● **SOURCE TEXT**:
Start of Block
My main disagreements with Jesse Schell’s lecture:
- Right now external rewards are an ‘ooh shiny’ within culture. We have struck some gold with the vein of behavioral psychology, and now everyone is rushing in believe there is gold enough for eternity in there somewhere. The mind is being cracked open like some blue ocean market. If there’s anything we know about these things it’s that they saturate. With each further achievement system that latches on to our daily lives, the rewards become less and less novel. After enough of them, the benefits will settle down into the background noise of our daily motivations. Like any drug, the brain develops a tolerance. Assuming his dystopian vision comes to pass, those reward system will be background noise – expected within any new system or promotion, but not a bullet point feature. When opening up a new airline company, saying that you have offer frequent flier miles isn’t going to turn any heads. We’ve dealt with reward structures that have turned background before, and like other drugs, there will need to be an escalation to get any attention.
End of Block
● **INFORMATION**:
Start of Block
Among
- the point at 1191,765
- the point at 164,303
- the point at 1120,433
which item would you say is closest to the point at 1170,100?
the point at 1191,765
End of Block
● **TRY IT**:
Answer these questions using the commentary on Jesse Schell's lecture:
1. What does the brain develop, according to the comparison with a drug?
2. What feature is said to turn no heads when a new airline company opens?
3. Into what does the commentary say reward systems will settle?
The data that precede this point are separate material and have no connection to the commentary.

● **RESPONSE BELOW**:
1. A tolerance.
2. Offering frequent flier miles.
3. The background noise of daily motivations.